The Soul of Christianity: Restoring the Great Tradition was published by HarperSanFrancisco in 2005, and it represents Smith’s attempt to do for Christianity what The World’s Religions had done for Hinduism, Buddhism, and Islam: to present it from the inside, at its best, as a lived spiritual tradition rather than a set of doctrines or an institutional structure.
Smith’s thesis is that Christianity’s “soul” — its transformative spiritual core — has been progressively obscured by historical accretions: theological controversies, institutional power struggles, political alliances, and the culture wars of modern America. What remains when these are stripped away is an experience of radical love, a vision of reality as ultimately gracious, and a practice of self-transcendence that has the power to transform individual lives and entire communities.

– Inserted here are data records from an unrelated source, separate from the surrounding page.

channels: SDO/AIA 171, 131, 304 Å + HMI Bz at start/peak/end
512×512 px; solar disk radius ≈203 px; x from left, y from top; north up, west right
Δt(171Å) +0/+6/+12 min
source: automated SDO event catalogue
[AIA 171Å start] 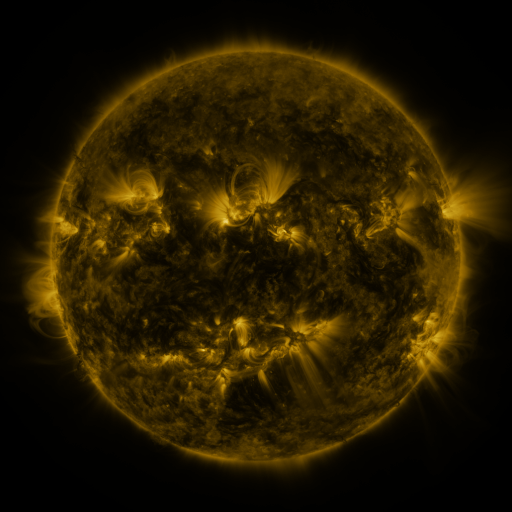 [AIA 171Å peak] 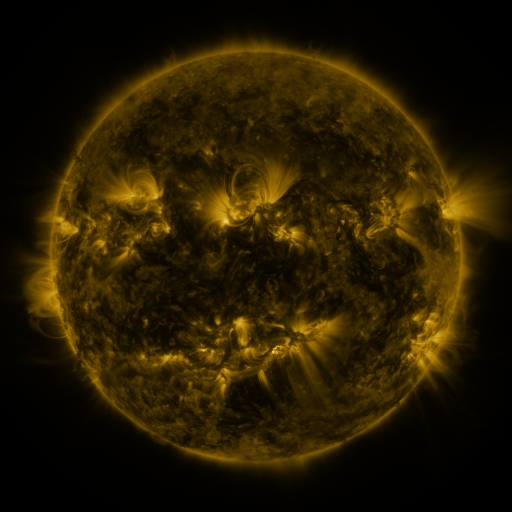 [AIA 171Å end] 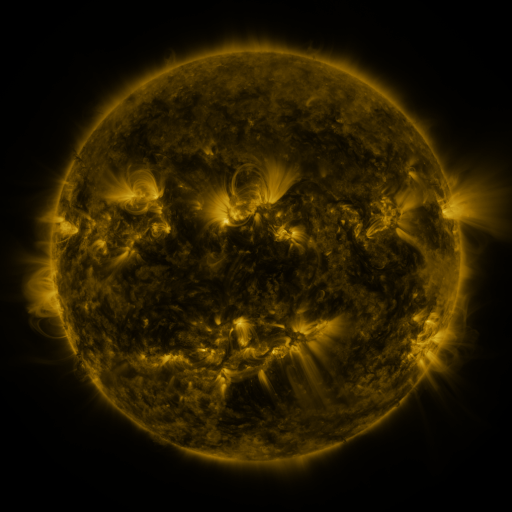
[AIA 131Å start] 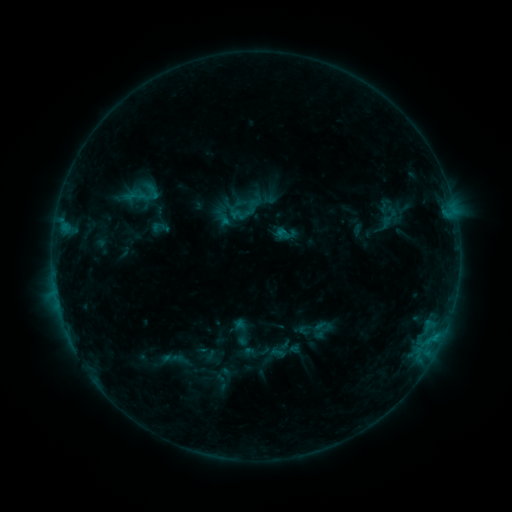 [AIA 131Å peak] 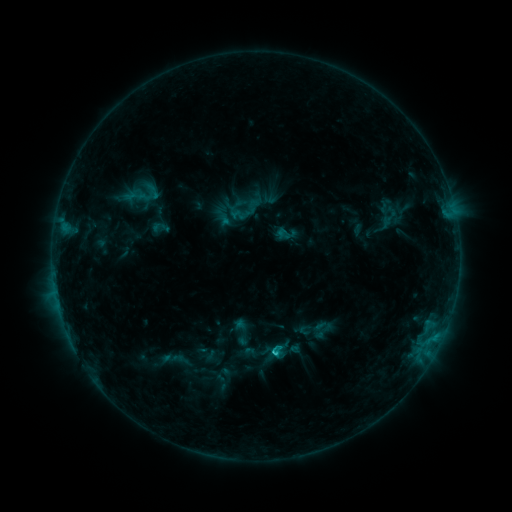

The book distinguishes between the “Christian worldview” (the metaphysical picture of reality that Christianity implies) and “Christian practice” (the disciplines through which that vision is realized in individual lives). Smith is more interested in the former than the latter — he is a philosopher of religion, not a spiritual director — but he insists that the worldview is meaningless apart from the practice: Christianity is not primarily something to be believed but something to be lived.
Collecting The Soul of Christianity
First edition (HarperSanFrancisco, New York, 2005): Cloth binding, dust jacket.